Dig down to get below the level of the ground, then start to build up the wall of the shelter, packing it tightly on the outside. Once it seems to be staying together, begin digging under the mound to make your shelter space. Cut or break off tree branches to serve as your bedding, as you do not want to lose body heat by laying directly on the snow.
If you are tired or don’t have the time to make a deep shelter right away, you can dig a shallow and narrow pit, building your wind/weather break, then using your skis or tree branches as a seat to keep you off the snow. Extra branches can be stuck into the snow to act as a wind and snow block, making the wind go up and over your head, and out of the cold.
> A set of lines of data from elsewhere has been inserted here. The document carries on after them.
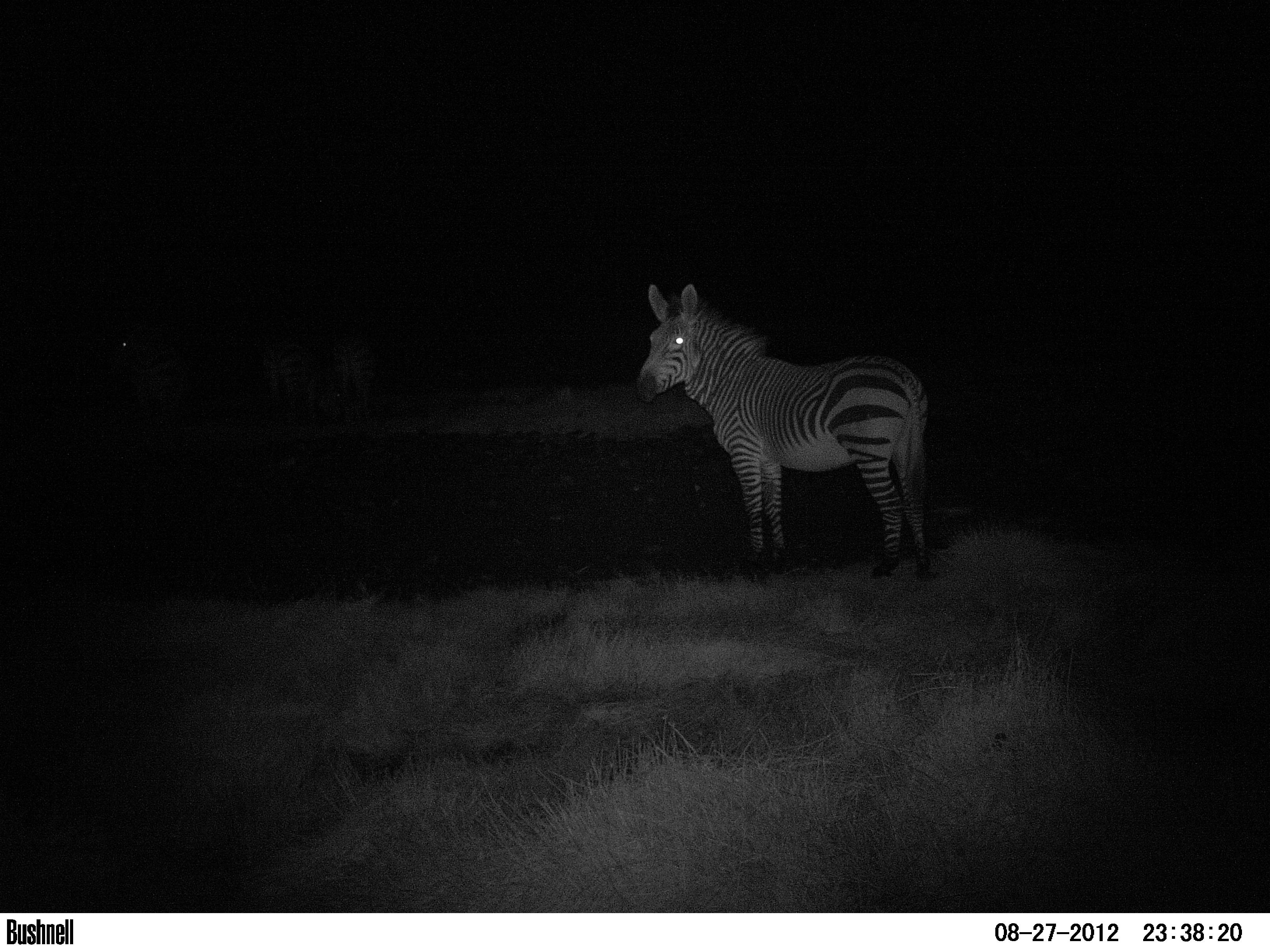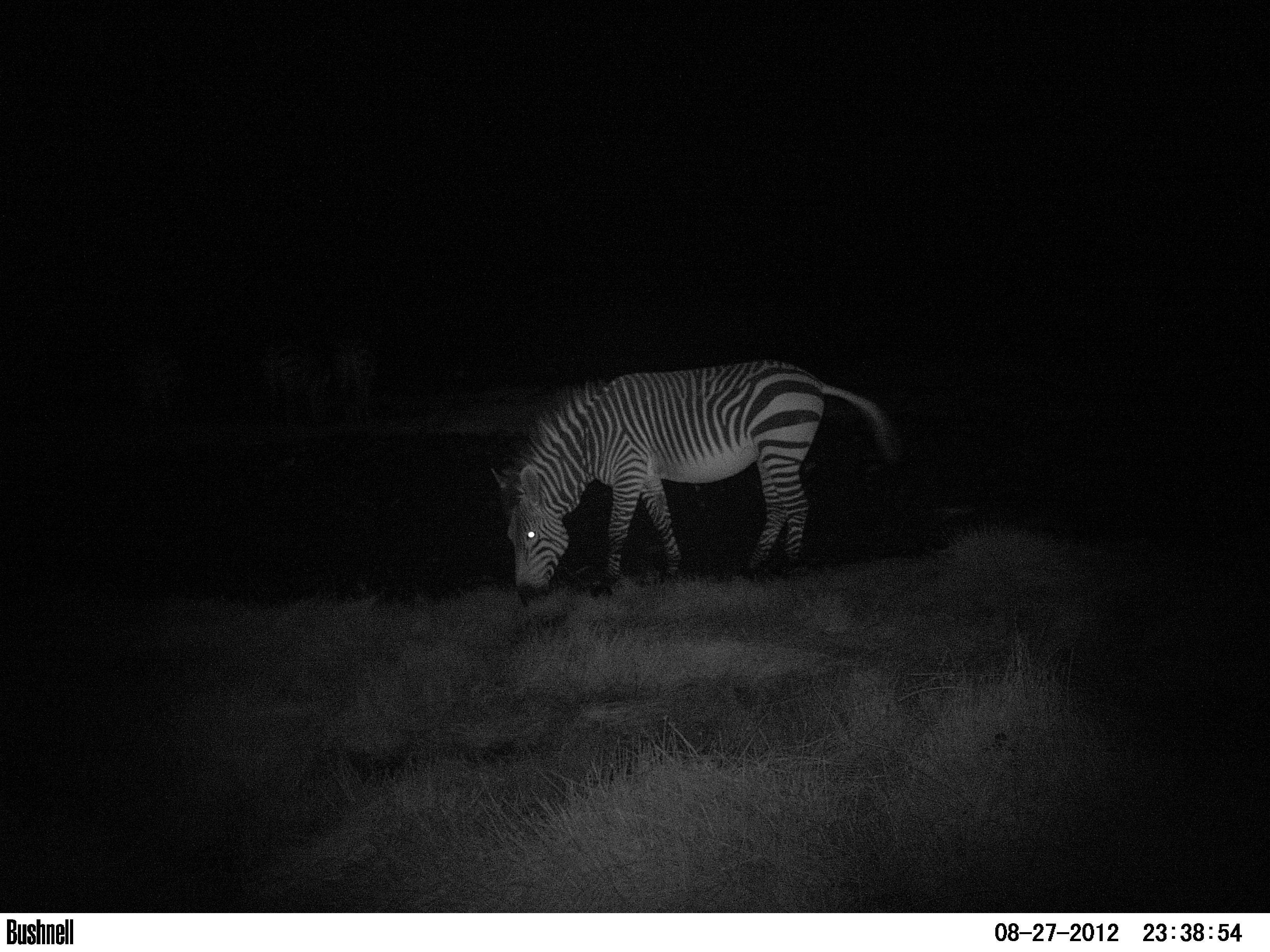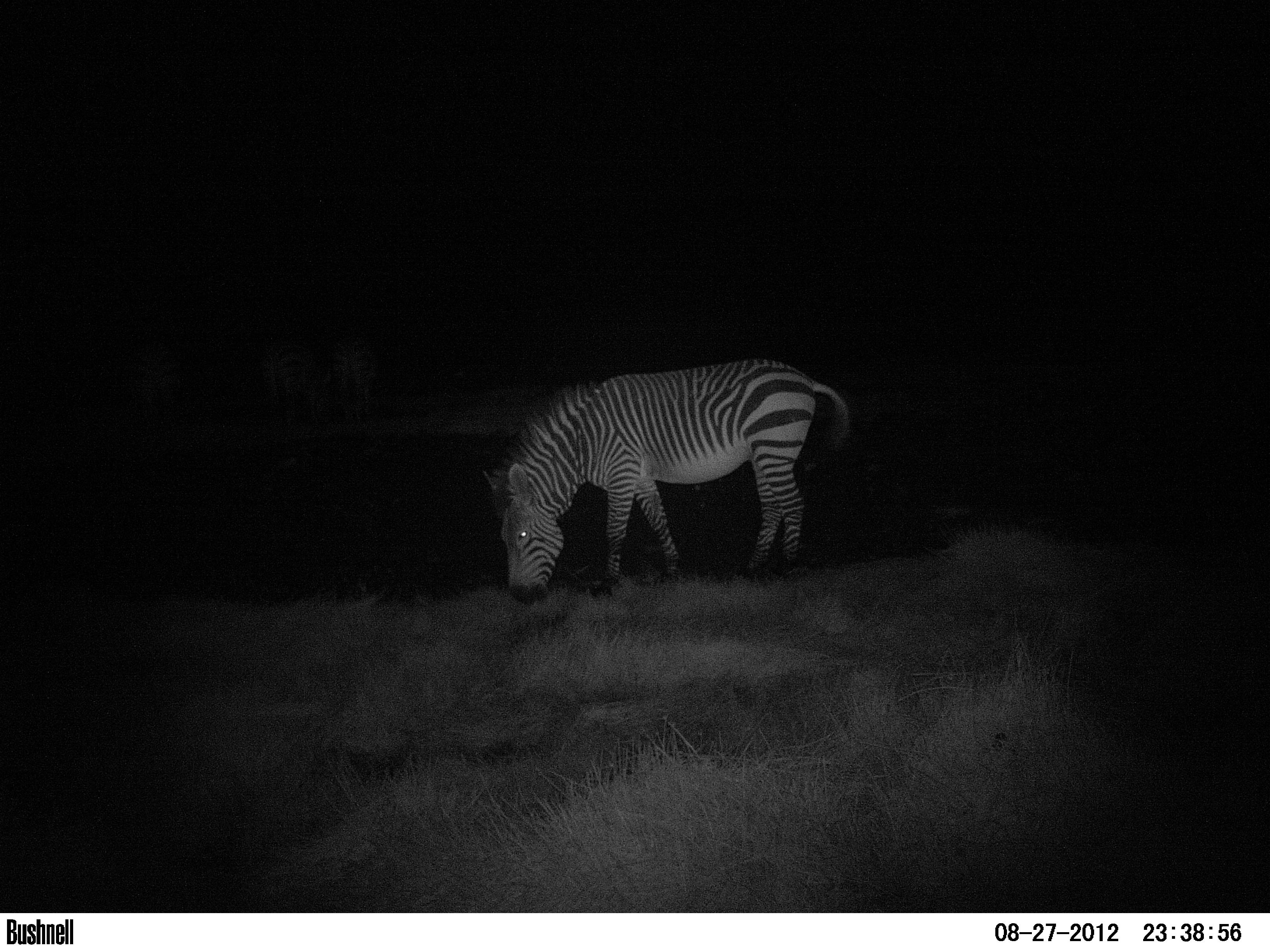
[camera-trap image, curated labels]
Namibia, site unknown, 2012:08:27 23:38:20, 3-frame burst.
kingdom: Animalia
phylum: Chordata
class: Mammalia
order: Perissodactyla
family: Equidae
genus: Equus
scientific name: Equus zebra hartmannae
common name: hartmann's mountain zebra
Equus zebra hartmannae (hartmann's mountain zebra).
Before you get too cozy in your new snow palace, make certain that you have left signals for rescuers to know where you are. Whatever you do for a signal, make it BIG and obvious. Make it look out of the ordinary for searchers in the air to know that you are there…
Walk through the snow, making a large “X” and fill it with branches or pine needles… spell S.O.S. in the snow, again filling it with something dark to allow searchers to see signal more easily, or simply an ARROW, filled with the same dark materials.
While in your snow shelter, be sure to keep hydrated, conserve all of your body heat, keeping movement to a minimum.
All of these things seem so simple, such common sense for us as adults, but so easily taken for granted when we go out on a run on a nice day and the weather starts to turn on us.
Be aware of your surroundings and know what to do to survive the night out in the cold as our 4th graders did today. It could save your life…so hopefully you will never have to meet the members of our Search and Rescue Team unless it’s at the Bridgetender or Mellow Fellow for a brew.
That’s all for now, thanks for listening.